ING campaign brings back customers

John Phillips
ING Direct is the recent star of the deposit market in Australia, with the Dutch-owned bank staging a notable recovery in volumes in recent months after a mild, but apparently expected, slump in the middle of the year.

APRA data on household deposits for October show that ING Direct recorded a net gain of $646 million, or four per cent, in its deposit book over the month.

A special promotional interest rate 85 points higher than the ING Direct standard rate was introduced in late August, applicable for new deposits until the end of the year.

The ING Direct deposit book fell 7.5 per cent from $16.2 billion in March to $14.9 billion in June during a period of increasingly competitive rates and the changed rules on superannuation. ING Direct's deposits then steadily recovered market share, building its book to $16.9 billion by October, a 12.8 per cent increase on the June low.

Of the five major banks, only Commonwealth Bank recorded a higher level of inflows at just over a billion from a deposit book five times that of ING, for an increase of just over one per cent.

Rabobank, which is a new entrant in the arena of high yield savings, recorded growth of six per cent for the month but off what remains a very small base. Rabo's household savings remain at less than $600 million.

Of the bigger banks NAB and St George matched CBA's growth rate in household deposits with both growing in line with the banking system over October.

BankWest, as a former price leader in the high yield segment, recorded much more subdued growth over the month.

Total household deposits stood at $323.7 billion at October, up 1.2 per cent on September, 6.9 per cent on June and 6.6 per cent on March.

The 7.5 per cent decline in ING Direct's deposit book for the June quarter can be largely attributed to investors moving funds into superannuation to take advantage of the tax incentives before the 30 June deadline.

BankWest experienced a similar pattern of investor behaviour with deposits down almost six per cent for the June quarter, and for the four months to October has experienced 7.4 per cent growth.

The overall market total was flat for the quarter to June, as the bigger banks have a much more diversified range of deposit and transactional accounts that would be included in the APRA data, compared to the sole ING high interest deposit account.

"Superannuation impacted us significantly, and we expected it to," said Lisa Claes, ING Direct's executive director direct sales and operations.

"No one could tell us the extent to which it would, but our analysis showed that the money outflows were consistent with depositors from a demographic that was able to take advantage of the superannuation legislation tax incentives."

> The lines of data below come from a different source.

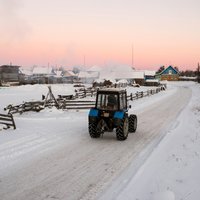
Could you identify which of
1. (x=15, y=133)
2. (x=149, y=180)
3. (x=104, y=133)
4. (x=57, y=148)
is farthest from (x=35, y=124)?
(x=149, y=180)

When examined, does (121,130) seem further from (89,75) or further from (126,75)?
(89,75)

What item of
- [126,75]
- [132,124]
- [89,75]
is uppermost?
[126,75]

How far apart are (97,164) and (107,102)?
14.6ft

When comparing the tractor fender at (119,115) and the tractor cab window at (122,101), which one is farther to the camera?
the tractor cab window at (122,101)

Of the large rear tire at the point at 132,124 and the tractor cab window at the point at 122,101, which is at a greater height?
the tractor cab window at the point at 122,101

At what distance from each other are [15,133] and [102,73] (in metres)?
99.2

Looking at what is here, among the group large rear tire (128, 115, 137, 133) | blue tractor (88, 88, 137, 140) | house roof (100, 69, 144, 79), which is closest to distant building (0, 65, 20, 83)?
house roof (100, 69, 144, 79)

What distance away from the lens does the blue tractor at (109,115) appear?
13.6 meters

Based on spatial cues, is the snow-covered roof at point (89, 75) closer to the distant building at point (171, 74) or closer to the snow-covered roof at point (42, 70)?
the snow-covered roof at point (42, 70)

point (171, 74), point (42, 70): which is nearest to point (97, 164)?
point (171, 74)

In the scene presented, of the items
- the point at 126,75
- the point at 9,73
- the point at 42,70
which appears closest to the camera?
the point at 126,75

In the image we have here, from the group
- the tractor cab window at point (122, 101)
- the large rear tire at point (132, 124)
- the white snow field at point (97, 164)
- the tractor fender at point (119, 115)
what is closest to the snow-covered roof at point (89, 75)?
the large rear tire at point (132, 124)

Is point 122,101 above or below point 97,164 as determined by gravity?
above

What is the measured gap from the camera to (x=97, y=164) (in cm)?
1020
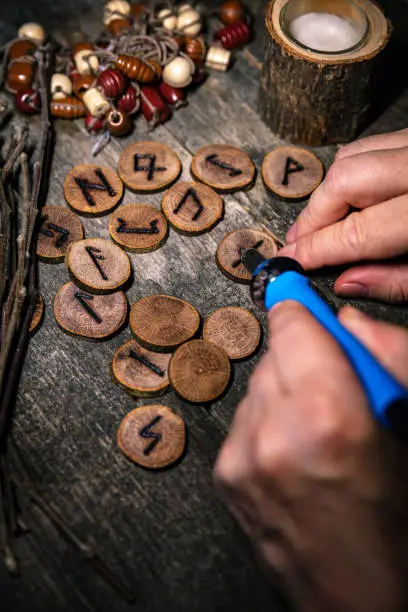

Claes said that the strong September inflows were driven by the current extensive ING marketing campaign for all products, and the ING Direct marketing campaign promoting the 85-point increase for new deposits, which began in late August.

"Growing our deposit book has a dual benefit for us particularly at the moment considering what is happening overseas with the credit  squeeze.

"We are committed by principle to growing our deposit book."

Claes said, "Rate is a factor in driving deposit growth, as is a well known strong and trusted brand.

"We have run similar but not identical campaigns before, and experienced similar levels of success.

"There are a lot of competitors paying higher rates than they were two or three years ago, which has had some impact (on book growth) but we have been prepared  to fight back when necessary."

Some of these 'competitors' are offering higher rates than ING Direct for more strategic business purposes.

Rabobank's online offering RaboPlus has the same structure as ING Direct, currently paying a 25 point premium on the promotional rate, with the main objective to attract deposits to help expand the bank's Australian agribusiness lending arm.

Citibank's differently structured at-call account currently returns 7.25 per cent, ($5,000 is required to be kept in a non-interest accruing account) targeted at customers with close to $50,000 to invest, with the high interest carrot acting as a vehicle to attract investors to the bank, where a wider suite of financial products can then be offered.

ING Direct is currently paying a promotional rate of seven per cent until the end of the year for new customers, and existing customers' balances are above what they were on the 28 August.

On conclusion of the promotion, funds will receive the standard 6.4 per cent return.